Whether Being Cuban American and Gay Ever Opened or Closed a Door
Asked directly whether his identity has opened or closed doors for him in the field, Culver resisted the premise. “I’ve never really thought of myself as one thing or another, so it’s hard to point to a single identity and say, ‘That opened this particular door,’” he said. “I’m Cuban through my mom’s side, American through my dad’s. A practicing Catholic,” he added, joking that “in faith, and most sports to be fair, practicing was never going to make perfect.” “Add to that the person I happen to share my life with, and an ADD mind that has a habit of chasing a dozen thoughts at once. None of those things is usually what I lead with. They’re just parts of who I am.”
If any of it has opened doors, he said, it isn’t because of the labels themselves. “It’s because they remind me not to assume too much about the person sitting across from me,” he said. “I’ve been reporting long enough to know how little I actually show up knowing. The person I’m interviewing is the expert on their own life. My job is to be open and curious enough to let them teach me something.” The moments his identity has closed doors, he said, are simply part of life. The bigger risk, in his view, is assuming you already understand someone before you’ve asked enough questions.

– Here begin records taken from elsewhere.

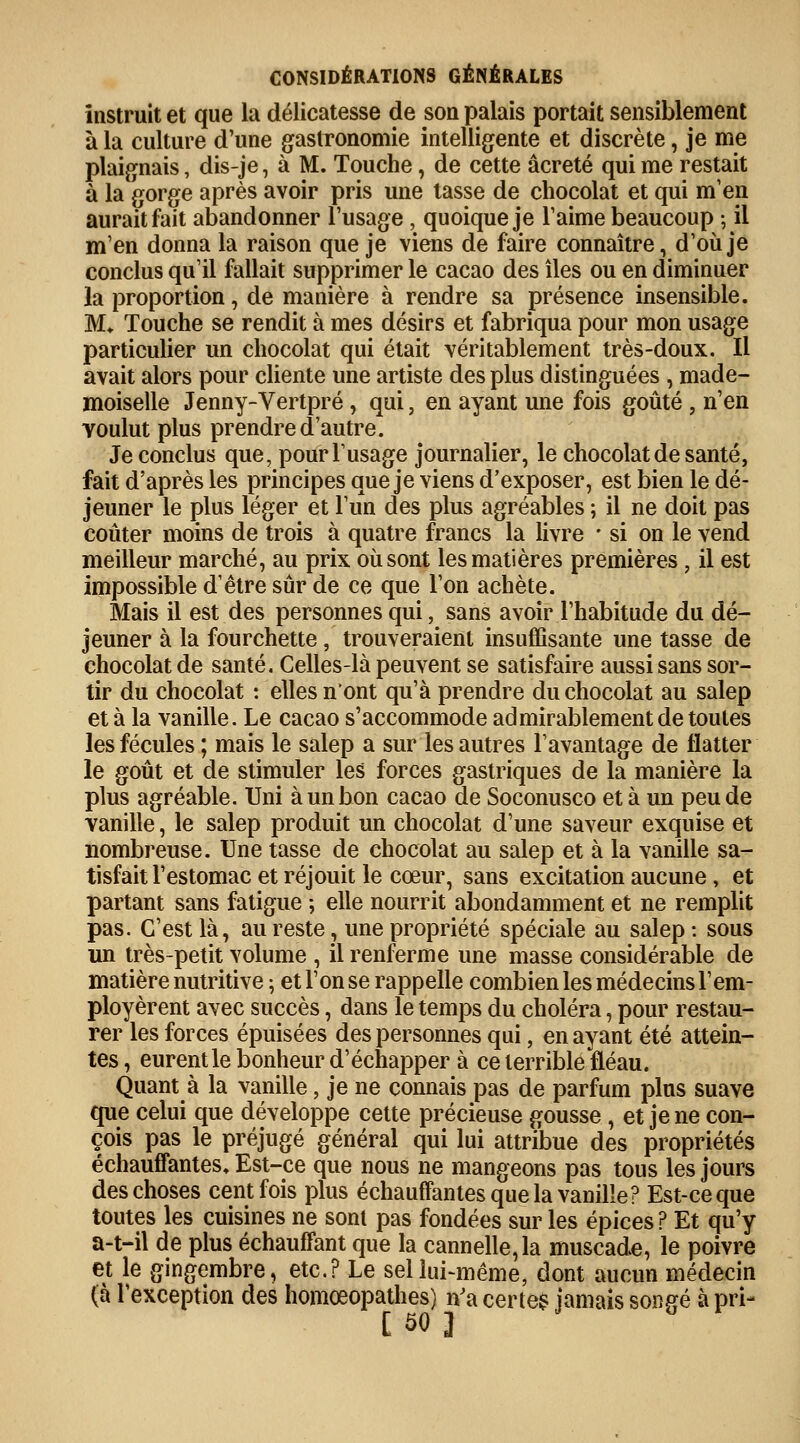 instruit et que la délicatesse de son palais portait sensiblement à la culture d'une gastronomie intelligente et discrète, je me plaignais, dis-je, à M. Touche, de cette âcreté qui me restait à la gorge après avoir pris une tasse de chocolat et qui m'en aurait fait abandonner l'usage , quoique je l'aime beaucoup ; il m'en donna la raison que je viens de faire connaître, d'où je conclus qu'il fallait supprimer le cacao des îles ou en diminuer la proportion, de manière à rendre sa présence insensible. M* Touche se rendit à mes désirs et fabriqua pour mon usage particulier un chocolat qui était véritablement très-doux. Il avait alors pour cliente une artiste des plus distinguées , made- moiselle Jenny-Vertpré , qui, en ayant une fois goûté , n'en voulut plus prendre d'autre. Je conclus que, pour l'usage journalier, le chocolat de santé, fait d'après les principes que je viens d'exposer, est bien le dé- jeuner le plus léger et l'un des plus agréables ; il ne doit pas coûter moins de trois à quatre francs la livre • si on le vend meilleur marché, au prix où sont les matières premières, il est impossible d'être sûr de ce que l'on achète. Mais il est des personnes qui, sans avoir l'habitude du dé- jeuner à la fourchette , trouveraient insuffisante une tasse de chocolat de santé. Celles-là peuvent se satisfaire aussi sans sor- tir du chocolat : elles n'ont qu'à prendre du chocolat au salep et à la vanille. Le cacao s'accommode admirablement de toutes les fécules ; mais le salep a sur les autres l'avantage de flatter le goût et de stimuler les forces gastriques de la manière la plus agréable. Uni à un bon cacao de Soconusco et à un peu de vanille, le salep produit un chocolat d'une saveur exquise et nombreuse. Une tasse de chocolat au salep et à la vanille sa- tisfait l'estomac et réjouit le cœur, sans excitation aucune, et partant sans fatigue ; elle nourrit abondamment et ne remplit pas. C'est là, au reste, une propriété spéciale au salep: sous un très-petit volume , il renferme une masse considérable de matière nutritive ; et l'on se rappelle combien les médecins l'em- ployèrent avec succès, dans le temps du choléra, pour restau- rer les forces épuisées des personnes qui, en ayant été attein- tes , eurent le bonheur d'échapper à ce terrible fléau. Quant à la vanille, je ne connais pas de parfum plus suave que celui que développe cette précieuse gousse, et je ne con- çois pas le préjugé général qui lui attribue des propriétés échauffantes. Est-ce que nous ne mangeons pas tous les jours des choses cent fois plus échauffantes que la vanille? Est-ce que toutes les cuisines ne sont pas fondées sur les épices ? Et qu'y a-t-il de plus échauffant que la cannelle, la muscade, le poivre et le gingembre, etc.? Le sel lui-même, dont aucun médecin (à l'exception des homœopathes) n'a certe$ jamais songé à pri-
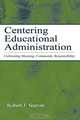 Centering Educational Administration: Cultivating Meaning, Community, Responsibility, Robert J. Starratt 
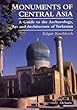 Monuments of Central Asia: A Guide to the Archaeology, Art and Architecture of Turkestan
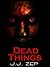 Dead Things (Zombie D.O.A., #14)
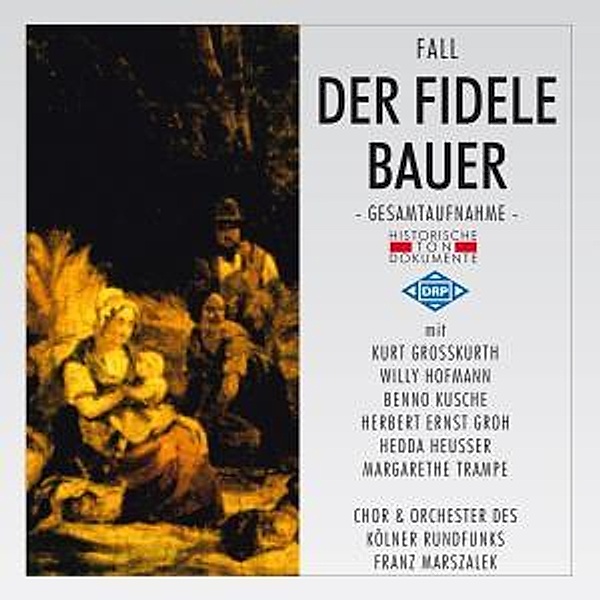 Der Fidele Bauer, Chor Und Orch.D.Kölner Rundfunks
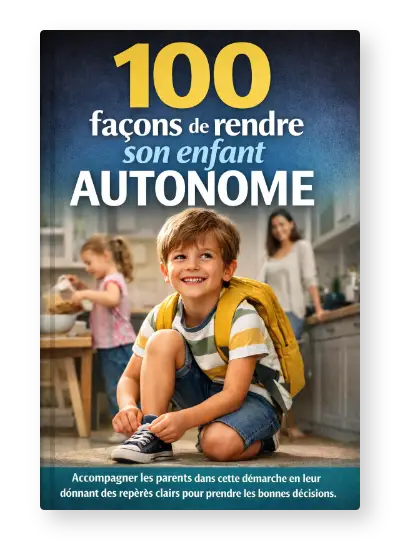 100 façons de rendre son enfant autonome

What David Culver Understands Now About Being an Outsider
Culver graduated from William and Mary with a degree in Hispanic Studies, a minor in Middle Eastern Studies, and some Arabic, which he admits never fully stuck. Given his background, he assumed CNN would eventually send him to Latin America or the Middle East. Instead, he was sent to Beijing and felt completely unprepared. Jeff Zucker, who ran CNN at the time, told him otherwise. “I’m not hiring you because you’re an expert,” Zucker told him. “I’m hiring you because you’ll go in with fresh eyes.” That reframed the assignment entirely, Culver said, because people who become too embedded in a place often stop noticing what makes it unique.

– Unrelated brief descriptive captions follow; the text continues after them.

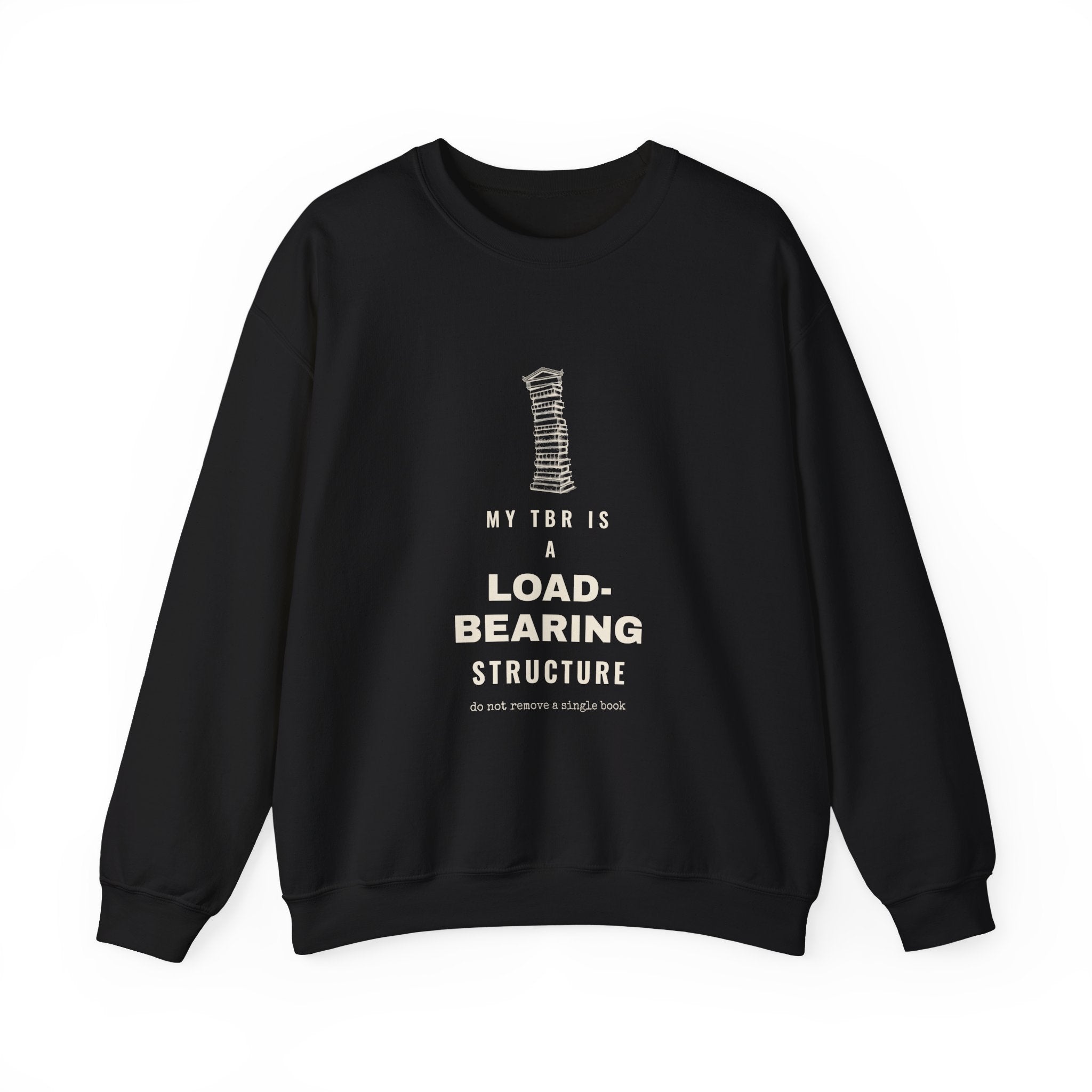 My TBR Is a Load-Bearing Structure Sweatshirt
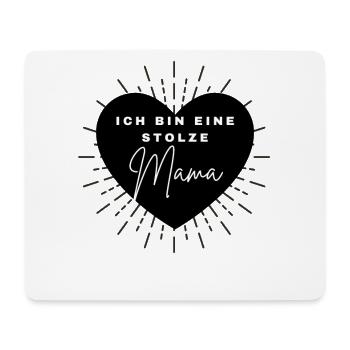 Ich bin eine stolze Mama - Mami Mutti Muttertag - Mousepad (Querformat) - Weiß - Vorne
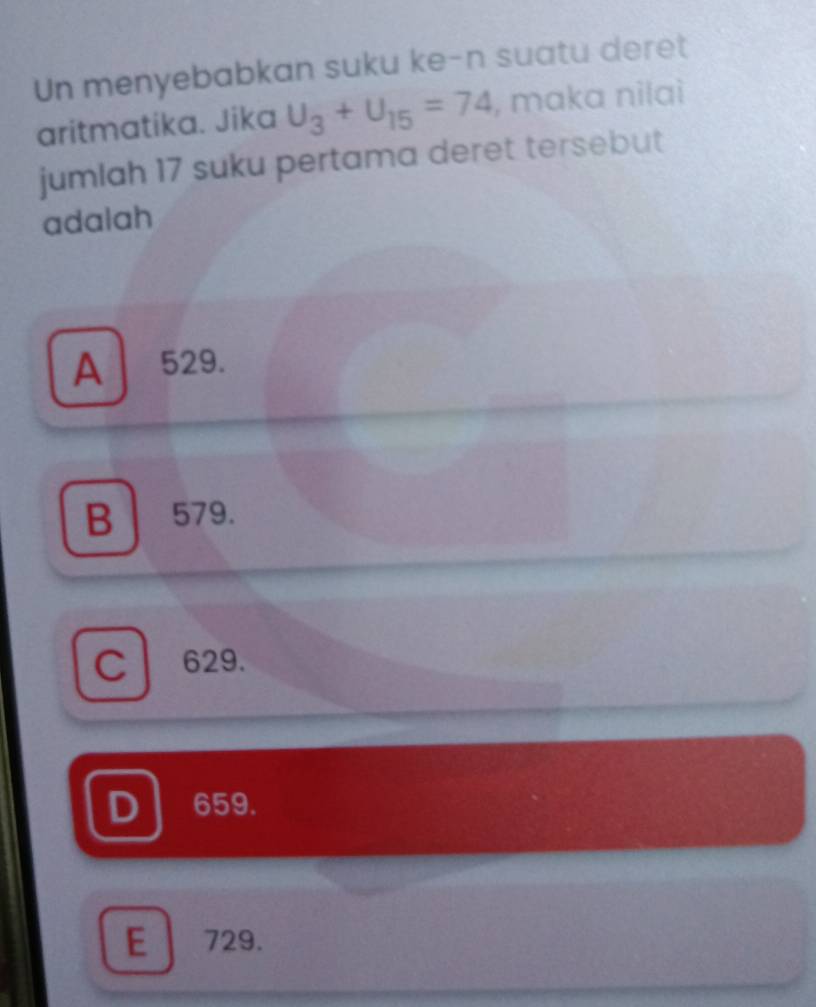 Un menyebabkan suku ke-n suatu deret
aritmatika. Jika U_3+U_15=74 , maka nilai
jumlah 17 suku pertama deret tersebut
adalah
A 529.
B 579.
C l 629.
659.
E 729.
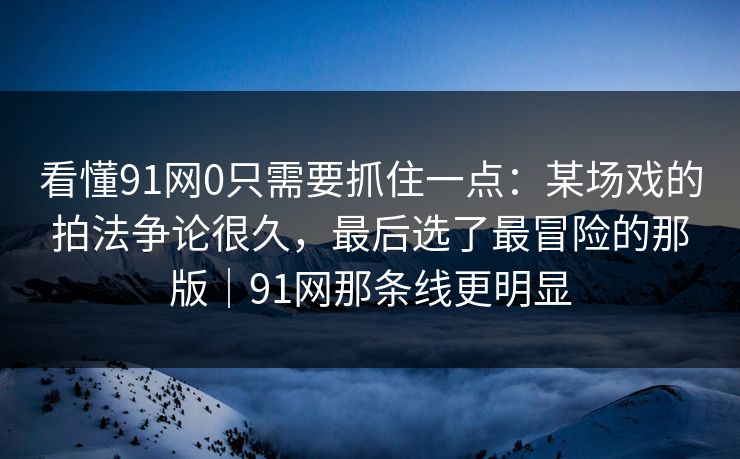 看懂91网0只需要抓住一点：某场戏的拍法争论很久，最后选了最冒险的那版｜91网那条线更明显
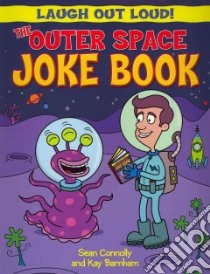 The Outer Space Joke Book libro in lingua di Connolly Sean, Barnham Kay (NRT)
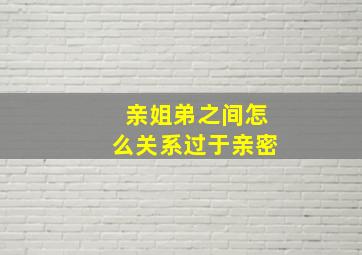 亲姐弟之间怎么关系过于亲密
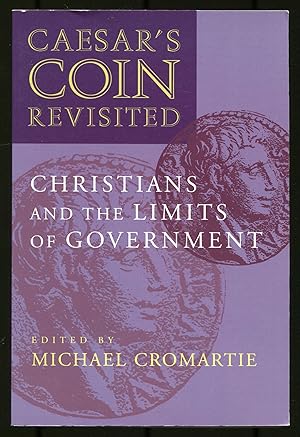 Seller image for Caesar's Coin Revisited: Christians and the Limits of Government for sale by Between the Covers-Rare Books, Inc. ABAA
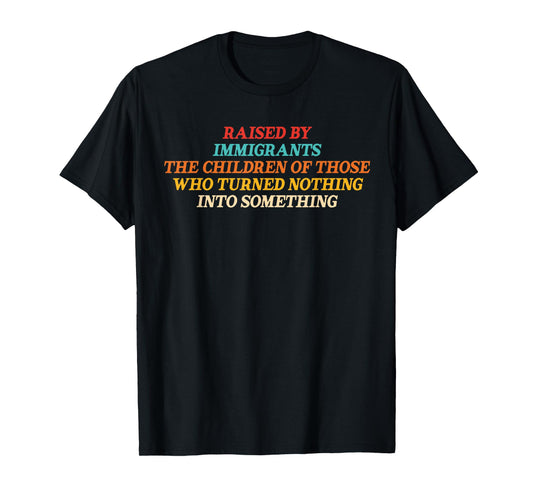 Raised By Immigrants The Children Of Those Who Turned Quote T-Shirt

He graduated from William and Mary, believing that being an outsider was a problem to eventually solve, that enough languages and enough history would turn him into an insider. He now believes the opposite. “Not quite belonging can be a gift,” he said. “It’s what keeps you noticing. It’s what keeps you curious. The danger isn’t being an outsider. The danger is pretending you’re an insider.”
His mother, he said, taught him a few things that stuck long before any of this: nobody likes a know-it-all, never overstay your welcome, and stand up straight. He’s still working on that last one.